Tho’ there be no Amphisbænick Animals, there is some Resemblance of it in Plants, whose Cotyledon is always double, and in the common Centre of the two, is a Point or Speck, which is the Plantule, or the Tree in Embryo; which Plantule being acted on by the Earth, warmed by the Sun, begins to expand, and shoots its Root both upward and downward. Thus, in a Bean committed to the Ground, we soon see it to cleave into two Parts, and in the Fissure appears a little Speck, which sends out a Root downwards, and a Bud upwards.—A remarkable Phænomenon, says the Note on Boerhaave’s Theory.
X. Among Serpents, Authors place Dragons; Creatures terrible and fierce in Aspect and Nature. They are divided into Apodes and Pedates, some with Feet, and some without them; some are privileged with Wings, and others are destitute of Wings and Feet: Some are covered with sharp Scales, which make a bright Appearance in some Position. Some have observed, that about the Ganges, are Dragons whose Eyes sparkle like precious Stones.
They differ in external Form: The Draconopades are represented by a human Face, and sightly Countenance; the rest of the Body in a tortuous winding Shape. In one of Dr. Johnson’s Figures, a Dragon is made to appear like a Man’s Face, with a Grenadier’s Cap on the Head. Some differ in Colour, some are black in the upper Part of the Body, according to Philostratus; red, according to Homer; yellow, according to Pausanias; and Lucan makes it a golden Colour[[150]].
[150]. Philostratus de Vita Apol. lib. iii. cap. 2. Homer. Iliad, lib. 12. Lucan. Pharsal. in Jonstoni Historia Serpentum, p. 33, 34.
The same Historian observes, that in the Atlantick Mountains, they kill where they touch, and those that are in the Kingdom of Narsinga, and dwell in the Woods, kill all they meet. Ibid.[[151]]
[151]. Unde quidam in arbores & chamo dracones distinxere.
I presume, the Author means Narsinga, a potent Kingdom, bounded on the East with the Bay of Bengal, that noble Part of India, says Herbert[[152]]; where the Monarch is always attended with 1000 for his Guards, has 5 or 6000 Jesters, and reckons it one of his chief Titles to be the Husband of a Thousand Wives.
[152]. His Travels into Africa and Asia, the famous Empires of Persia and Indostan,—Oriental Islands.
Dragons are Inhabitants of Africa and Asia; those of India exceed most in Largeness and Longitude: In the Tower of London, is the Skin of one, which is of vast Bulk.
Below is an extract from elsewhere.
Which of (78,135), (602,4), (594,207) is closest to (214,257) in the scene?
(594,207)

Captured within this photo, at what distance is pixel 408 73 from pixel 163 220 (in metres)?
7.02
In Æthiopia, they have no Name for Dragons, but Killers of Elephants, which is supposed to be the largest of Land-Animals.
Over the Water-gate in the City of Rhodes, there is set up the Head of a Dragon, which was 33 Foot long, that wasted all the Country, till it was slain by Deodate de Gozon, one of the Knights of St. John Baptist[[153]]. The Knights of that Order had frequently attack’d it, but in vain; for its Scales being proof against all their Arms, it destroyed so many of them, that the Grand-Master forbad them to engage the Monster any more.